French privacy laws are among the strictest in the world, and the French have long prided themselves on not prying into what politicians get up to in the bedroom - unlike the British and the Americans.
Until now, most French people would have found it distasteful for journalists to report on politicians' extra-marital affairs.
For now, relatively few French commentators have been asking whether that will change in the wake of the arrest of Dominique Strauss-Kahn, the man nicknamed the Great Seducer.
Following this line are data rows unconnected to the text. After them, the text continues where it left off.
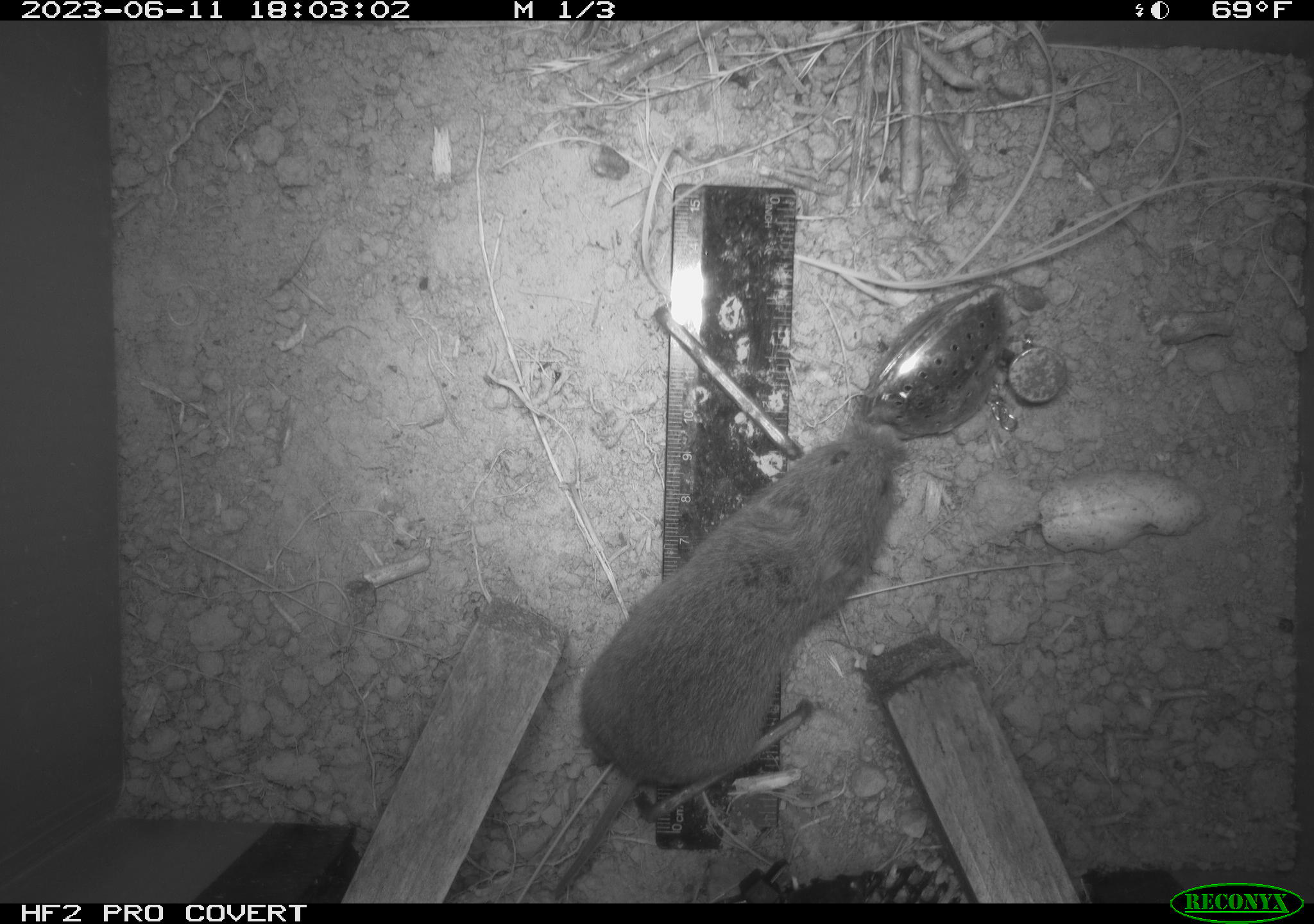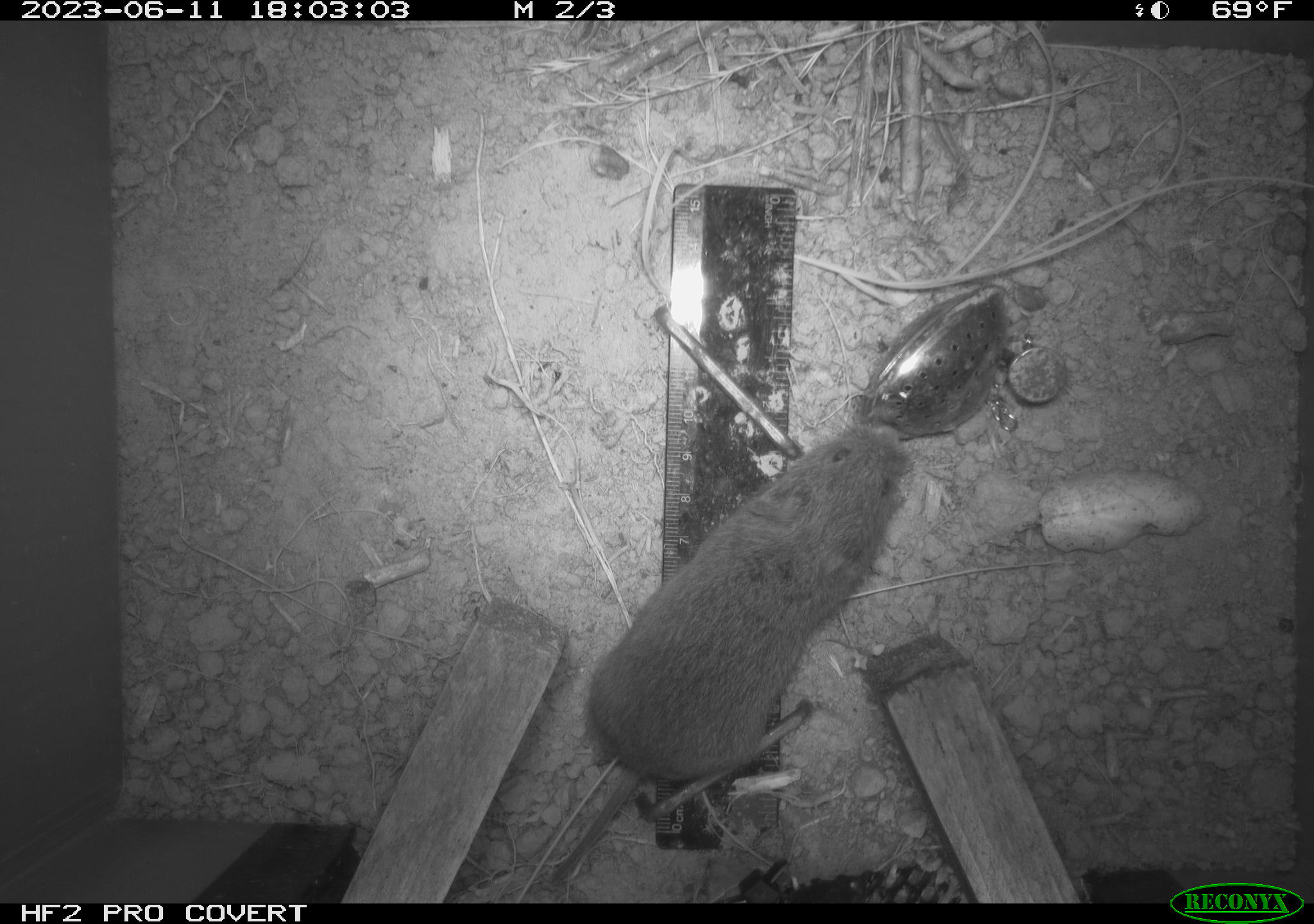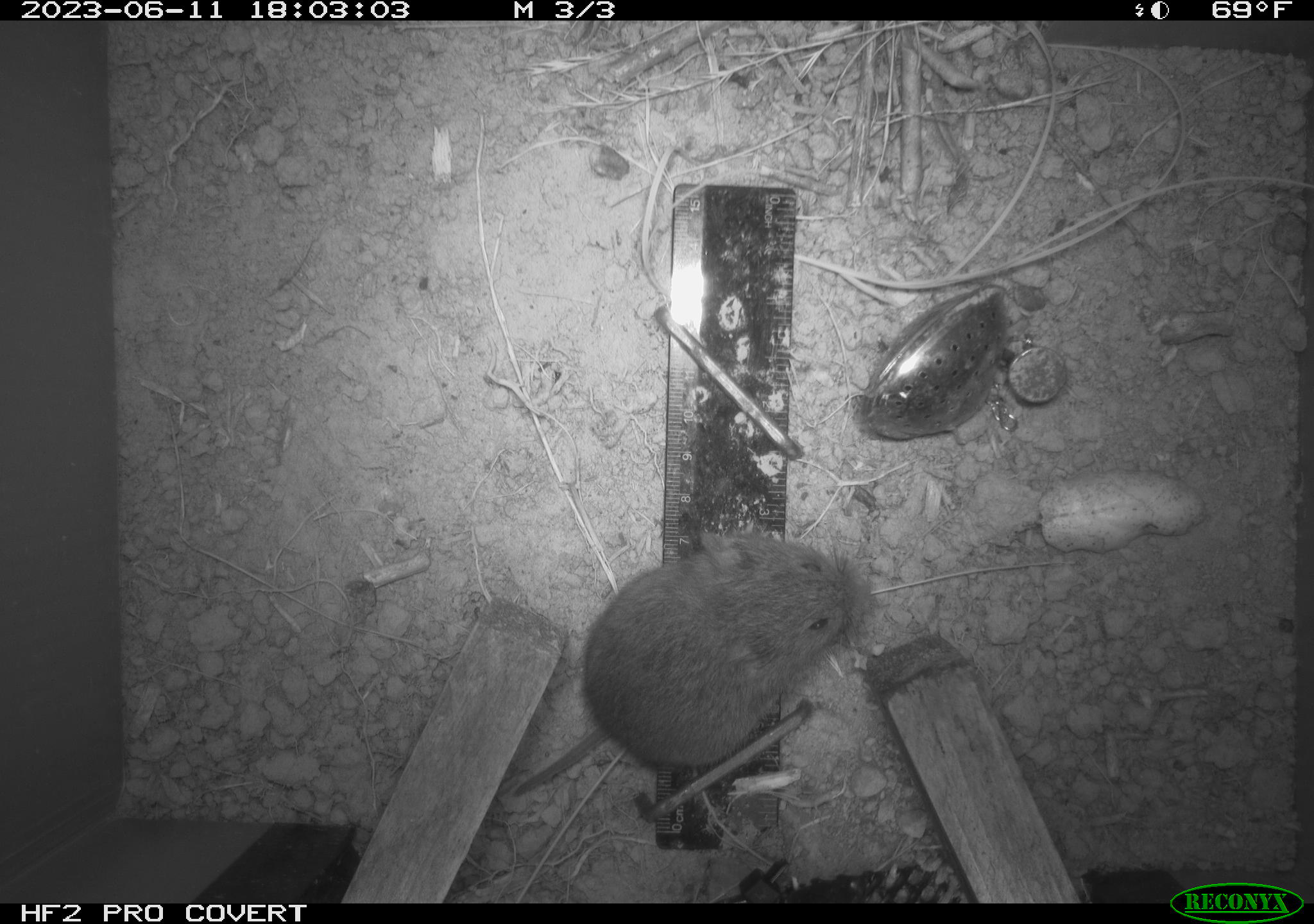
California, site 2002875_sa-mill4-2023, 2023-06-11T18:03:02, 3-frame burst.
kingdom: Animalia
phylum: Chordata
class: Mammalia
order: Rodentia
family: Cricetidae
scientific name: Arvicolinae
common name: voles, lemmings, and muskrats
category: arvicolinae subfamily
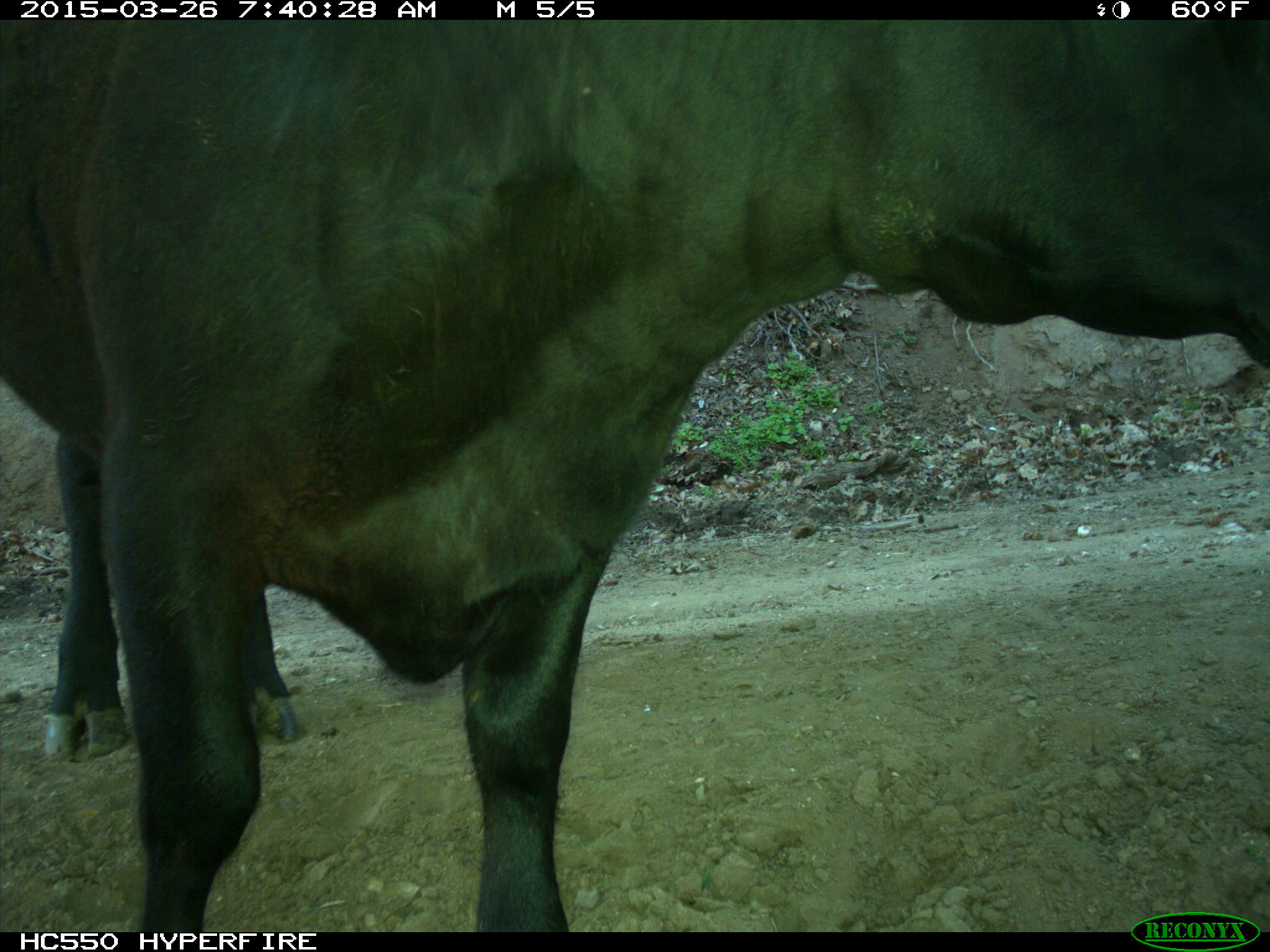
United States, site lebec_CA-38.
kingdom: Animalia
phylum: Chordata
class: Mammalia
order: Artiodactyla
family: Bovidae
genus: Bos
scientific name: Bos taurus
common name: domestic cow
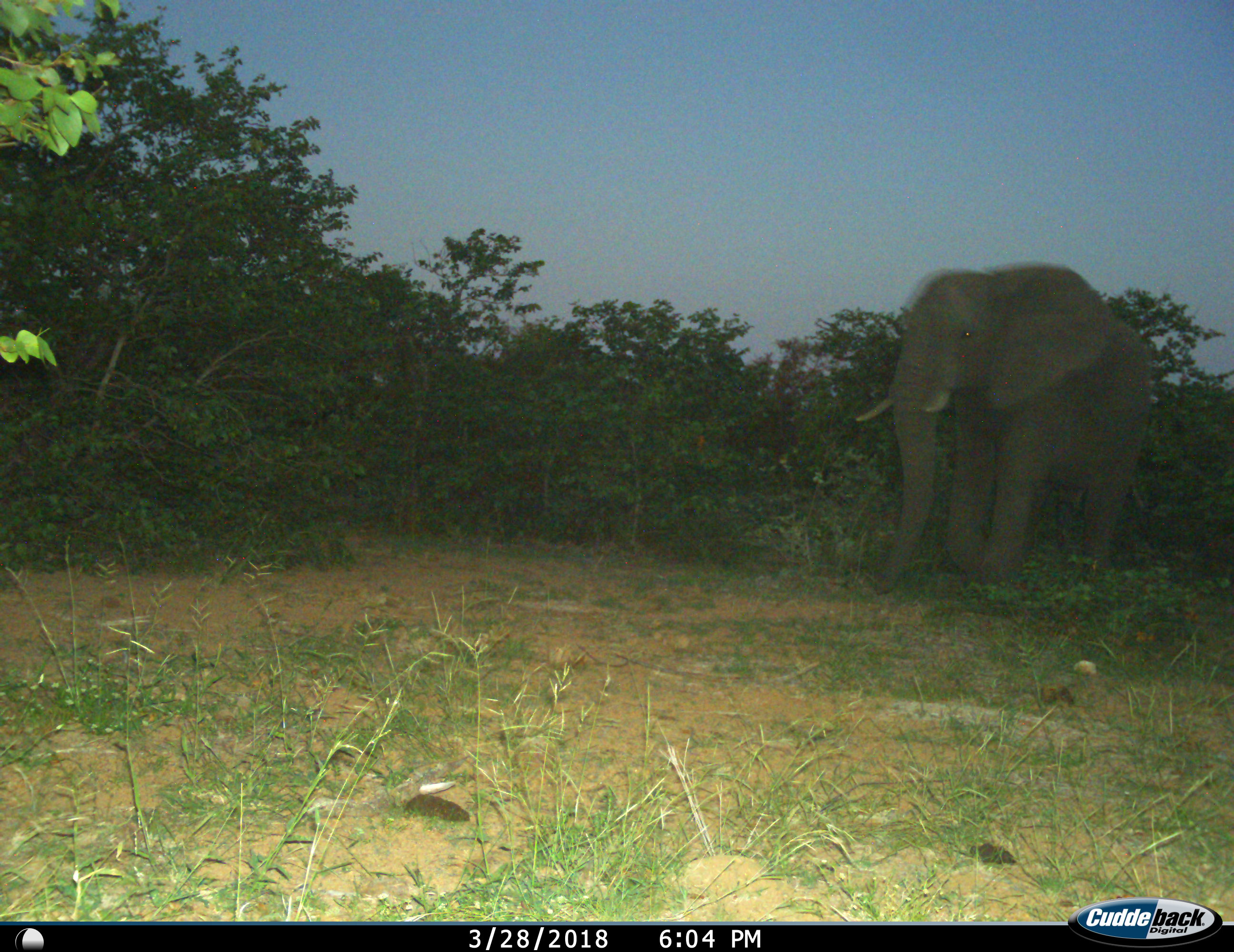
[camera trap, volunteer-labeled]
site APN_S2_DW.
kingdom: Animalia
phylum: Chordata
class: Mammalia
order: Proboscidea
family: Elephantidae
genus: Loxodonta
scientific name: Loxodonta africana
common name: african bush elephant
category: elephant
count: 1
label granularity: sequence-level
But the French media have been reporting comment in American and British newspapers on whether Mr Strauss-Kahn's behaviour might have been different if France didn't have a convention that politicians' sex lives are off-limits.It seems thoroughly absurd to me. I have no opinion on the guilt question, but I find it absurd to put reporting on extra-marital affairs in the same box as rape. One is a serious crime; the other, while bad behaviour, isn't. One is a public matter which should lead to prosecution and reporting; the other is for his wife and her lawyers to deal with. Now, sexual harassment of and assault on female journalists (which I have seen
reports about)
are relevant; and if some misguided sense of privacy is keeping that under taps, then that is a problem. But that is again in the public category, surely; it should not be compared to Mitterand having a child with his mistress.
I am sure the reporting on this must be seen in the context of the current debate over privacy laws and superinjunctions in Britain, but someone seems to have mis-stepped quite badly.
Or I have completely misunderstood something. If so, feel free to enlighten me.